Gericht: Landesarbeitsgericht Hamm
Urteil verkündet am 10.06.2002
Aktenzeichen: 19 Sa 43/02
Rechtsgebiete: BGB


Vorschriften:

BGB § 613 a
Eine Einigung über die Zurücknahme eines Widerspruchs zum Betriebsübergang kann rechtswirksam nur zwischen Arbeitnehmer, bisherigem Arbeitgeber und Betriebsnachfolger getroffen werden.
Landesarbeitsgericht Hamm Im Namen des Volkes Urteil

Geschäfts-Nr.: 19 Sa 43/02

Verkündet am: 10.06.2002

In dem Rechtsstreit

hat die 19. Kammer des Landesarbeitsgerichts Hamm auf die mündliche Verhandlung vom 08.04.2002 durch den Richter am Arbeitsgericht Dr. Wessel als Vorsitzenden sowie die ehrenamtlichen Richter Rump und Rüffer

für Recht erkannt:

Tenor:

Die Berufung wird zurückgewiesen.

Der Kläger trägt die Kosten der Berufung.

Die Revision wird zugelassen.

Tatbestand:

Die Parteien streiten darüber, ob das Arbeitsverhältnis des Klägers mit der Firma A1 + H3 T1xxxx GmbH & Co. KG (im Folgenden: Firma A1 + H3 T1xxxx) auf die Beklagte übergegangen ist.

Der Kläger war bei der Firma A1 + H3 T1xxxx zu einer durchschnittlichen monatlichen Vergütung von zuletzt 4.500,00 DM brutto beschäftigt. Diese veräußerte ihren Bereich "Verkehrstechnik", in dem der Kläger länger als ein halbes Jahr tätig war, mit Wirkung zum 01.05.2001 an die Beklagte.

Der Kläger widersprach mit Fax-Schreiben seines Prozessbevollmächtigten vom 20.03.2001 gegenüber der Firma A1 + H3 T1xxxx einem Betriebsübergang. Später fügte er seinem Widerspruch noch einen Zusatz bei (im Einzelnen Bl. 5 d. A.).

Mit Schreiben vom 30.03.2001 kündigte die Firma A1 + H3 T1xxxx das Arbeitsverhältnis des Klägers betriebsbedingt zum 31.05.2001. Hiergegen erhob der Kläger am 06.04.2001 Kündigungsschutzklage.

Mit an die Firma A1 + H3 T1xxxx gerichtetem Schreiben vom 10.04.2001 widerrief der Kläger seinen Widerspruch gegen den Betriebsübergang wie folgt:

Hiermit widerrufe ich meinen Widerspruch zu dem Betriebsübergang in die Firma T1xxxx V1xxxxxxxxxxxxx GmbH und bitte Sie, Ihre Kündigung vom 30.03.2001 nochmals zu überdenken und mir einen positiven Bescheid hinsichtlich Rücknahme der Kündigung schriftlich zukommen zu lassen.

######

DEINE AUFGABEN →
(1) Schreib aus dem Urteil genau den Teil ab, der mit den Worten „Hiermit widerrufe ich“ anfängt und mit „zukommen zu lassen.“ aufhört.
(2) Beantworte diese Fragen zum Urteil:
(a) Wie viel hat der Kläger zuletzt im Durchschnitt monatlich brutto verdient?
(b) Zu welchem Tag hat die Firma A1 + H3 T1xxxx dem Kläger gekündigt?
(c) An welchem Tag hat der Kläger Kündigungsschutzklage erhoben?
(3) Übersetze diesen Satz aus dem Urteil ins Englische: „Mit Schreiben vom 30.03.2001 kündigte die Firma A1 + H3 T1xxxx das Arbeitsverhältnis des Klägers betriebsbedingt zum 31.05.2001.“

AUFGELISTETE EINTRÄGE →

######

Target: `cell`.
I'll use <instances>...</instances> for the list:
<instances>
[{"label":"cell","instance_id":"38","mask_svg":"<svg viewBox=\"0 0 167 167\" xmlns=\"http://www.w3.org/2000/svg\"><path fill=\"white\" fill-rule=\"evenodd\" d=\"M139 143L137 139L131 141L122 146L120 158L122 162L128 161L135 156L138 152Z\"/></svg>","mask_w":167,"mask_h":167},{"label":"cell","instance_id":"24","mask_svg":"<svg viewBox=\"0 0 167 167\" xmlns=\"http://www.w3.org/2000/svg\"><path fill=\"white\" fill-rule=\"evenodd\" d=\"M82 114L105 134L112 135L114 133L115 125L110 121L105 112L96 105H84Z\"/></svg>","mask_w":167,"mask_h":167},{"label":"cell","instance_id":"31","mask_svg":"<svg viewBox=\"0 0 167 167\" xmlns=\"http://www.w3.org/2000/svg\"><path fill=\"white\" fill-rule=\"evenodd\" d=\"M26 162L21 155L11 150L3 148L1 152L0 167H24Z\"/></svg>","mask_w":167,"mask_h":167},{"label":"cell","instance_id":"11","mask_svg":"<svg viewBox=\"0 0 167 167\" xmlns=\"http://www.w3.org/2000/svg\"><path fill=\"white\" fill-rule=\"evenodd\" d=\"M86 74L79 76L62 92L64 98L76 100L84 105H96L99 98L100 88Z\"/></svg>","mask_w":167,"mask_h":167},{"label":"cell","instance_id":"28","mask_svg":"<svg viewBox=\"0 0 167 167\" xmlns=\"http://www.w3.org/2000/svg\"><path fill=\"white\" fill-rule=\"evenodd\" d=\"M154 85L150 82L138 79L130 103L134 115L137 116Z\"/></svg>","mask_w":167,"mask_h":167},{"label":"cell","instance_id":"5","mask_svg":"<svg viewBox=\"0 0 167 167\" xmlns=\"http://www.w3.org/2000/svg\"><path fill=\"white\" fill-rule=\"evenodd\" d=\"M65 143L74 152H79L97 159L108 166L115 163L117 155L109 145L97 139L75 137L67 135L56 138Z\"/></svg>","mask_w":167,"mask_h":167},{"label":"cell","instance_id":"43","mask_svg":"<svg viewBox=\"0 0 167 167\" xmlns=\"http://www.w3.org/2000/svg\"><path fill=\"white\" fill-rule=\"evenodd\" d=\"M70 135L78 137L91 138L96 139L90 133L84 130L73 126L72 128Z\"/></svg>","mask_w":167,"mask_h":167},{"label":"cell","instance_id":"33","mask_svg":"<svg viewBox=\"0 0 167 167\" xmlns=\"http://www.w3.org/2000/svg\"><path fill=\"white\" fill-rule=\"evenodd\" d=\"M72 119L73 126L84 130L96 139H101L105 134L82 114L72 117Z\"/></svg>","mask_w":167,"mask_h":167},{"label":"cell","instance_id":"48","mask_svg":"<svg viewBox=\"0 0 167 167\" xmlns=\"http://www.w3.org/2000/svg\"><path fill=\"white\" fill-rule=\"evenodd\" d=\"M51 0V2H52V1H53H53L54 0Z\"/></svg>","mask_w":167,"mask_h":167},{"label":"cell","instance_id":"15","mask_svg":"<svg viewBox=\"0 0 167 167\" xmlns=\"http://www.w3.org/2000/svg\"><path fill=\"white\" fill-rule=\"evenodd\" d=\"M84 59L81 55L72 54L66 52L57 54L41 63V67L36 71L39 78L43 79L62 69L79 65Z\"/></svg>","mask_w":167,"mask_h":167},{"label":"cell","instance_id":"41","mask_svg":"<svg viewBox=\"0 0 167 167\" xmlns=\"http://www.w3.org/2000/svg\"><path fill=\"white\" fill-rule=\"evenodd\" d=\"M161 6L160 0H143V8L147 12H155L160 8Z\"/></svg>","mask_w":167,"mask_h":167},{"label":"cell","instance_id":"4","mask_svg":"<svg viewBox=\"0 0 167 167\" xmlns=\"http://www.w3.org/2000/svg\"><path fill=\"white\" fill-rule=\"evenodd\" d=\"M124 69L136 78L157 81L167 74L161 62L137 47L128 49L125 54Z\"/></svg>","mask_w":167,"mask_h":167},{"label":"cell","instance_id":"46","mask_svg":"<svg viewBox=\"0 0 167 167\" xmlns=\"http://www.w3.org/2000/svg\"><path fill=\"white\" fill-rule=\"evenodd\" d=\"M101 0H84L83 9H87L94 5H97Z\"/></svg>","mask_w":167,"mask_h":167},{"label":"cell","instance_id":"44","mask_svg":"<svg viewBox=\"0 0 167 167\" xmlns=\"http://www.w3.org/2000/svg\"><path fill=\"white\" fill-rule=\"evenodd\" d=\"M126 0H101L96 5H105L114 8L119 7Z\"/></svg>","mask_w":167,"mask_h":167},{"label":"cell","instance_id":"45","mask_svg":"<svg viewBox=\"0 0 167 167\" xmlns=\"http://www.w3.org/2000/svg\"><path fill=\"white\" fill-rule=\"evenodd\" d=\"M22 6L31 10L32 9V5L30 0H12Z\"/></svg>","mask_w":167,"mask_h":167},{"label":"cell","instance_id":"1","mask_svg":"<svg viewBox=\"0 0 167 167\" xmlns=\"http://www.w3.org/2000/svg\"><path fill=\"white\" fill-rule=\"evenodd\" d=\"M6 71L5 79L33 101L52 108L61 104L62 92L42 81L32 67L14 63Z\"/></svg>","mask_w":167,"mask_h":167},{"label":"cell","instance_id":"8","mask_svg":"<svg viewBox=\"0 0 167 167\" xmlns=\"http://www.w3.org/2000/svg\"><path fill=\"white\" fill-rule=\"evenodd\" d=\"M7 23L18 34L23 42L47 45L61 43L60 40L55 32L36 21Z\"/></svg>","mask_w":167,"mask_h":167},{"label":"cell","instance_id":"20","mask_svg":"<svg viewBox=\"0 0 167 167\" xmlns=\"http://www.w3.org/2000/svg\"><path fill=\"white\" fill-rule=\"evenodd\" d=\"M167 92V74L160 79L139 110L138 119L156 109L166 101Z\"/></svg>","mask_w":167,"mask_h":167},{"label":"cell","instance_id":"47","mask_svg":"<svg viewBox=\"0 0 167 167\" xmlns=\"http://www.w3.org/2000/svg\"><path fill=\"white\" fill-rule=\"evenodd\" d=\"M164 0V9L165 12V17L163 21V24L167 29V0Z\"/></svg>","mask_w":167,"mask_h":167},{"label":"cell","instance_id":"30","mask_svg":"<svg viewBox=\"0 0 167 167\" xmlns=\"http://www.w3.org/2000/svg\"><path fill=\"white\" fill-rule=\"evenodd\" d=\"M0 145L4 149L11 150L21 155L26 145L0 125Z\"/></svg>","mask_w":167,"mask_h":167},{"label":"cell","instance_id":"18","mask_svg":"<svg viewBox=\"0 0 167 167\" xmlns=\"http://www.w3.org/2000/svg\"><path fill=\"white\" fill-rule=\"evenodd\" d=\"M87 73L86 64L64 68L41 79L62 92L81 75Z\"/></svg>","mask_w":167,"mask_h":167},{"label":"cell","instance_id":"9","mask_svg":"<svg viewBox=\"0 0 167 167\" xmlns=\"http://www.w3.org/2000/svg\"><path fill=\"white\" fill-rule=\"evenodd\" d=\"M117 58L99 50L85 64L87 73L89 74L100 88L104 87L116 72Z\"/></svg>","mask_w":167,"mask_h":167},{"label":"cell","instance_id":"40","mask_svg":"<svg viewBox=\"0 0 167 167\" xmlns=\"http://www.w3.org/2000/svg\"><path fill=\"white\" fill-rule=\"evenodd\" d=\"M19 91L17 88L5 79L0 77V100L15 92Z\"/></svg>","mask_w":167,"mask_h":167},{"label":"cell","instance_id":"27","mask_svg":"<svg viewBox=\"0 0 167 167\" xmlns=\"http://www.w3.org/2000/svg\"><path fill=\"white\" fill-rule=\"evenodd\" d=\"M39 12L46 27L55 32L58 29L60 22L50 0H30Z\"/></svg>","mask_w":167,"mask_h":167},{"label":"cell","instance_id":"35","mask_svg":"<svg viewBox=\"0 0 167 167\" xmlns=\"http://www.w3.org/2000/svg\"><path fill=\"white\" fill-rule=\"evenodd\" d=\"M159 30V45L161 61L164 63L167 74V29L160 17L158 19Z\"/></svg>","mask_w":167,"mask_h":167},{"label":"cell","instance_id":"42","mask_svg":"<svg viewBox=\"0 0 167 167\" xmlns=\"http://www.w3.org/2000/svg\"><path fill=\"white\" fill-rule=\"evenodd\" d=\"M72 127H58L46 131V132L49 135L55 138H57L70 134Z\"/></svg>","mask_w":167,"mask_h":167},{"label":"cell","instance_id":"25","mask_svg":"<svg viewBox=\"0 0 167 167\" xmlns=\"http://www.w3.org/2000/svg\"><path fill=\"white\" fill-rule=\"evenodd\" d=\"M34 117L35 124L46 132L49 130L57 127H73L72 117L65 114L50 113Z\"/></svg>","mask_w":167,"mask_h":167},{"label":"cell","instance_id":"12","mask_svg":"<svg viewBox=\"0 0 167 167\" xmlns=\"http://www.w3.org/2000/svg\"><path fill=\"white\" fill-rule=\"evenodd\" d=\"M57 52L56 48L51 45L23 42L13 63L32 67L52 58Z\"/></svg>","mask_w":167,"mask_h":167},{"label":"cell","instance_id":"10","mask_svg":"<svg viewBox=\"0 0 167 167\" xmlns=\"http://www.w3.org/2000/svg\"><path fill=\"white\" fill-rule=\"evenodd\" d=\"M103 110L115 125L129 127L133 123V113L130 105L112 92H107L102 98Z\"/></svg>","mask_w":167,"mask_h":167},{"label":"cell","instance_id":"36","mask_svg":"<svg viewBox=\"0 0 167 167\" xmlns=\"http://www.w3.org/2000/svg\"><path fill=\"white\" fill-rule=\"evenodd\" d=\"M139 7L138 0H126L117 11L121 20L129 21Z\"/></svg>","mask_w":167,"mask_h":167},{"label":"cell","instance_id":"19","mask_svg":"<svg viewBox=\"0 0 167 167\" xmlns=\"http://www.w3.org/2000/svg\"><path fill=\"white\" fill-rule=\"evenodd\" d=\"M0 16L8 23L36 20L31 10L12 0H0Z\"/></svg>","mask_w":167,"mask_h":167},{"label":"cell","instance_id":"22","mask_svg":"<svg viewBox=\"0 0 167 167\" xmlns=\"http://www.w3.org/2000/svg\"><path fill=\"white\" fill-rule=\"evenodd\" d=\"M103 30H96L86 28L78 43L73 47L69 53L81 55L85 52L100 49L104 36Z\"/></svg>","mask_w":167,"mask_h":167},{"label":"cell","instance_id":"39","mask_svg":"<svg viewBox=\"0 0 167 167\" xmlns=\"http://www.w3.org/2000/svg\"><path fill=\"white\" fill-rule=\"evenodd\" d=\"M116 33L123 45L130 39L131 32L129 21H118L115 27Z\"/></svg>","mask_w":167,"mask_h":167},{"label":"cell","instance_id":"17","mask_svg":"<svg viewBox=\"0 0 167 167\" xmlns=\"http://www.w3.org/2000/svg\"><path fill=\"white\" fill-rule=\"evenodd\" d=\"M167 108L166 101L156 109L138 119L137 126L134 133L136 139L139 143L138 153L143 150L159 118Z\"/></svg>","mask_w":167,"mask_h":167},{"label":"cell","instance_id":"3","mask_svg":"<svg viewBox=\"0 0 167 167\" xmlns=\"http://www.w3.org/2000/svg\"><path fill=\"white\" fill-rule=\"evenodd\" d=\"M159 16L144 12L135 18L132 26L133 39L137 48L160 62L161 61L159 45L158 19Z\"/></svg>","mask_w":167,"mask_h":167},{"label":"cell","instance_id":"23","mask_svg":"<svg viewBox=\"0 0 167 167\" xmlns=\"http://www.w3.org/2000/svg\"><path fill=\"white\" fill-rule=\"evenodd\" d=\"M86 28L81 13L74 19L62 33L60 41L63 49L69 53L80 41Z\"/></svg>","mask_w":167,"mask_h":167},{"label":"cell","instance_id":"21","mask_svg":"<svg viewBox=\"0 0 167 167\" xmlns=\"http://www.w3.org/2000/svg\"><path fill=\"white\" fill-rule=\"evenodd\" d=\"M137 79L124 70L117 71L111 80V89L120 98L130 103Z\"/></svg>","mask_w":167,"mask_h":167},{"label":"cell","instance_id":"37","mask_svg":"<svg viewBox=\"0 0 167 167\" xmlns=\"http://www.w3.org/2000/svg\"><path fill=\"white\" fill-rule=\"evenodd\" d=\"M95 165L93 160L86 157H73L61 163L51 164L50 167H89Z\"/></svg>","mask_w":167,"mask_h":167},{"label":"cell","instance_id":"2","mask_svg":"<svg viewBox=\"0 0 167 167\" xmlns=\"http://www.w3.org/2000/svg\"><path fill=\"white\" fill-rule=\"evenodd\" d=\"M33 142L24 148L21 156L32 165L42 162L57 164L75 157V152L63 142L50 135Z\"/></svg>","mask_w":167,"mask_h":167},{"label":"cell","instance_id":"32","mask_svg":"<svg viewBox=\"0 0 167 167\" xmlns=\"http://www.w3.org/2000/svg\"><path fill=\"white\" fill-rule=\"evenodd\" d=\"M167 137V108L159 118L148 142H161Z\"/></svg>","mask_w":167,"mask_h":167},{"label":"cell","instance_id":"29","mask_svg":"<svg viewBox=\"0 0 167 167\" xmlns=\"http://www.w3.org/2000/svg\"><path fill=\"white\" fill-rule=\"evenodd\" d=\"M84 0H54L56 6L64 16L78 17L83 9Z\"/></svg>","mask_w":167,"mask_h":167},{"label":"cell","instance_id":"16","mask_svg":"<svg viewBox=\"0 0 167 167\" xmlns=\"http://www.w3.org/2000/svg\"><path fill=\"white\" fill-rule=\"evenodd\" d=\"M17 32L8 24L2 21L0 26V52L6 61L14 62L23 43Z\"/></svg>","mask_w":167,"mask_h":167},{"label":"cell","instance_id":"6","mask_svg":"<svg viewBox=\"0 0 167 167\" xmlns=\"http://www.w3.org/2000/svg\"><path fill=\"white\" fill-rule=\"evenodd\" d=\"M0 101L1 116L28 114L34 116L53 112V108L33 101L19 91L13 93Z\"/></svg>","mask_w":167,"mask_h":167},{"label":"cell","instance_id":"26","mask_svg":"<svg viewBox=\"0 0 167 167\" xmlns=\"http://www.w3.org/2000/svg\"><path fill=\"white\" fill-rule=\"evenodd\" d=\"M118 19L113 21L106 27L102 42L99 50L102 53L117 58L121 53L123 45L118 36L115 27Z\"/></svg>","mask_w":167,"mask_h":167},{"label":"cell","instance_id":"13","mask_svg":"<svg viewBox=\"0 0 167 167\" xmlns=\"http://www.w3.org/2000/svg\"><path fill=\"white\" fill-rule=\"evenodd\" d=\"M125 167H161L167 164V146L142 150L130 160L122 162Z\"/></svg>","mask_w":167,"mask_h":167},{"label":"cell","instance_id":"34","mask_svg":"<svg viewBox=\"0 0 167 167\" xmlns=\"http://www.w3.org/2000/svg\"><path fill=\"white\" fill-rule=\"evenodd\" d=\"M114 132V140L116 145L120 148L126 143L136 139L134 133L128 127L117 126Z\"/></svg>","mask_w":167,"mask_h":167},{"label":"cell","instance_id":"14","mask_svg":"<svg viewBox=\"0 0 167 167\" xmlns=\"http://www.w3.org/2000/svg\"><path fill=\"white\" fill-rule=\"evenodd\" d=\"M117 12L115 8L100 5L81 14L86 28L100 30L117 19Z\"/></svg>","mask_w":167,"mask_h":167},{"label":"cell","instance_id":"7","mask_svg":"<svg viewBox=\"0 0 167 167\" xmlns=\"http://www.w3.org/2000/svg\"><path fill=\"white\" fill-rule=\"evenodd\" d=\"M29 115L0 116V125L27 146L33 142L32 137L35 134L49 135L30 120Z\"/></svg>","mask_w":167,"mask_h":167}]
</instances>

######

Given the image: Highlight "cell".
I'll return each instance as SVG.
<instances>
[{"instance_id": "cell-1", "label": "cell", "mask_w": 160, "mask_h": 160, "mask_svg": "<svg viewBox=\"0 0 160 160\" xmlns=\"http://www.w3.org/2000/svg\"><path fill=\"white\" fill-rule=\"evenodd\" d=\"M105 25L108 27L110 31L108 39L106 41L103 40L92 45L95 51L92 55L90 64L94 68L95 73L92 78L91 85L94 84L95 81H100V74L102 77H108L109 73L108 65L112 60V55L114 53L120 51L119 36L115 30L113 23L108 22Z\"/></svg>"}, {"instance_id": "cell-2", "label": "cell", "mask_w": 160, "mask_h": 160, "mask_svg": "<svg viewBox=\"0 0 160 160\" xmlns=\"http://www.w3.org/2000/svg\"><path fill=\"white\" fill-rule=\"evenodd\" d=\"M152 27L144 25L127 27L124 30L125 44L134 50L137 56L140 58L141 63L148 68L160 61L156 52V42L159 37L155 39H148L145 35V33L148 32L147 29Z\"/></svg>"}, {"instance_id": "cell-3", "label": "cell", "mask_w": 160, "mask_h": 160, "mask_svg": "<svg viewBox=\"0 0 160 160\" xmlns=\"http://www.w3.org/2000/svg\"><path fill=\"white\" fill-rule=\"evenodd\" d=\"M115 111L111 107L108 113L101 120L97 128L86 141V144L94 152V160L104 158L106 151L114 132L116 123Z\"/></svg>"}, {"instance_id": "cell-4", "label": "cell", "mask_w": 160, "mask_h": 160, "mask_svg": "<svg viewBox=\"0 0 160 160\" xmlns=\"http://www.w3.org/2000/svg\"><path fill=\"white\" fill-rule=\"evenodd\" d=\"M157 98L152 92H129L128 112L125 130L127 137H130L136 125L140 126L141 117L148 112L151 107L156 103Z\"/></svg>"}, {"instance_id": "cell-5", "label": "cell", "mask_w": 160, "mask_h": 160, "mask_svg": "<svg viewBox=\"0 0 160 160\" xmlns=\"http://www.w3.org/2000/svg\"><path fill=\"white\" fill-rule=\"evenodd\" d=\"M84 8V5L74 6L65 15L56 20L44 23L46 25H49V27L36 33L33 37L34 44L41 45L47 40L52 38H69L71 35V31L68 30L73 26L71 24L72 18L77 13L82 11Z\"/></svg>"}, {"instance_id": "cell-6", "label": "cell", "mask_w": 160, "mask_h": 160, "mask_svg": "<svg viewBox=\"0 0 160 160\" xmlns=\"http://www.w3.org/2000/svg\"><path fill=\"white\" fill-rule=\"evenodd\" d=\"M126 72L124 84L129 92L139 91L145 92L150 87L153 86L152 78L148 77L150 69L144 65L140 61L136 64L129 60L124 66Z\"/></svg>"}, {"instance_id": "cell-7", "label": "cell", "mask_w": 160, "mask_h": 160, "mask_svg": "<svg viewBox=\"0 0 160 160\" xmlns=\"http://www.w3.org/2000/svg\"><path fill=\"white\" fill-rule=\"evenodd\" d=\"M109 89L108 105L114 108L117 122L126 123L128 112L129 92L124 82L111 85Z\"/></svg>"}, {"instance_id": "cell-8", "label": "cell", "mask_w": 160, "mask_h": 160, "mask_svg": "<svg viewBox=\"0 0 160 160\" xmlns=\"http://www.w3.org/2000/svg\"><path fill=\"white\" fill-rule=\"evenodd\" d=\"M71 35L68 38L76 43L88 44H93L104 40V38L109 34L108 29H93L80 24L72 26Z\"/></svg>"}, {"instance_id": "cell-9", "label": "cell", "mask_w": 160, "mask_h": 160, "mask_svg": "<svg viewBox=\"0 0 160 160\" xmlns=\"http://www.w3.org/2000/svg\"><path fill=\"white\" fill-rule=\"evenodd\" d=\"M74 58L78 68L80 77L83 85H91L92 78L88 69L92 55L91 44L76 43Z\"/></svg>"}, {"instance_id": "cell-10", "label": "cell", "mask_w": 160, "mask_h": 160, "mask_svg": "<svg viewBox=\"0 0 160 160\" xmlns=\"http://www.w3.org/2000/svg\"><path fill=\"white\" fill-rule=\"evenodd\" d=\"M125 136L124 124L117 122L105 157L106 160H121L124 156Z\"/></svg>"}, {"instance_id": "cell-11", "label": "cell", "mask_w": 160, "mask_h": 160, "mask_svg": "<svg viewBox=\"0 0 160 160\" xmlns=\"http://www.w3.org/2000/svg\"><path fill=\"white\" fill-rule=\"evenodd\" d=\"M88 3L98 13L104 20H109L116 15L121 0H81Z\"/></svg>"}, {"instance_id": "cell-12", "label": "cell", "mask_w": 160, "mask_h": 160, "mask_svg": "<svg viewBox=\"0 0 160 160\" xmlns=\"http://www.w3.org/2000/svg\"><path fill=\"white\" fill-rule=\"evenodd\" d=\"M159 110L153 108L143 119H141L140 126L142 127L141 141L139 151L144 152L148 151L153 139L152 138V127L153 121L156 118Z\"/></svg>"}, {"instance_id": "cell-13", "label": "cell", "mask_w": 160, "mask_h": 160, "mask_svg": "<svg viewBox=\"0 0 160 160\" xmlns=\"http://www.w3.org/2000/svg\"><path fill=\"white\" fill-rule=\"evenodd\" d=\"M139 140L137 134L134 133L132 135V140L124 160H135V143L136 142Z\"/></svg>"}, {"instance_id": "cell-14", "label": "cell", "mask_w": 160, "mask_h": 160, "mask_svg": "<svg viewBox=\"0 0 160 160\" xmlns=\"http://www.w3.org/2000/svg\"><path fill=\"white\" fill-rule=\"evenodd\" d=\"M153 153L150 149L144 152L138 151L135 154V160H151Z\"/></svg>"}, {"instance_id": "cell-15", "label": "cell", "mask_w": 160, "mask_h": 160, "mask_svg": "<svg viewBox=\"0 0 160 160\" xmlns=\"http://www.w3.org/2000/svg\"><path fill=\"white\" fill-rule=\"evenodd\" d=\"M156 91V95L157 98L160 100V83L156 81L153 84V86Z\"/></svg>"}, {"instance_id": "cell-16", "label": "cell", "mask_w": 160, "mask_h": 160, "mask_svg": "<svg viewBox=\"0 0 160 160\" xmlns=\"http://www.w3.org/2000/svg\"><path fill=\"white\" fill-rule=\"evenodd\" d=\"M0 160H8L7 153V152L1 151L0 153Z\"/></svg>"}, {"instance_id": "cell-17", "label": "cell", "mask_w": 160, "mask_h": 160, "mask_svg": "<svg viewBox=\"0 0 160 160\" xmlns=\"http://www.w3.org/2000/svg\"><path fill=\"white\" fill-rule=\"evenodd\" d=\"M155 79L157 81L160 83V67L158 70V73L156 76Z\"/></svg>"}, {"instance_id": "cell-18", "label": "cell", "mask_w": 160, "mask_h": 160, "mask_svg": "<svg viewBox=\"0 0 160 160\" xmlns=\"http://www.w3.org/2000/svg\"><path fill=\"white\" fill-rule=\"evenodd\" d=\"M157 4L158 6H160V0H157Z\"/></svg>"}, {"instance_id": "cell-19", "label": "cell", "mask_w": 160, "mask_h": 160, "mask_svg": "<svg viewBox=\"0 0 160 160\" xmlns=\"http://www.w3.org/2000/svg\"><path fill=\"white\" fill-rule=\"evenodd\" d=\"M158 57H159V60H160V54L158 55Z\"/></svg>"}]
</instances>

######

ANTWORTEN DER REIHE NACH →
(1)
Hiermit widerrufe ich meinen Widerspruch zu dem Betriebsübergang in die Firma T1xxxx V1xxxxxxxxxxxxx GmbH und bitte Sie, Ihre Kündigung vom 30.03.2001 nochmals zu überdenken und mir einen positiven Bescheid hinsichtlich Rücknahme der Kündigung schriftlich zukommen zu lassen.

(2)
(a) 4.500,00 DM brutto
(b) Zum 31.05.2001
(c) Am 06.04.2001

(3) By letter dated March 30, 2001, the company A1 + H3 T1xxxx terminated the plaintiff's employment for operational reasons, effective May 31, 2001.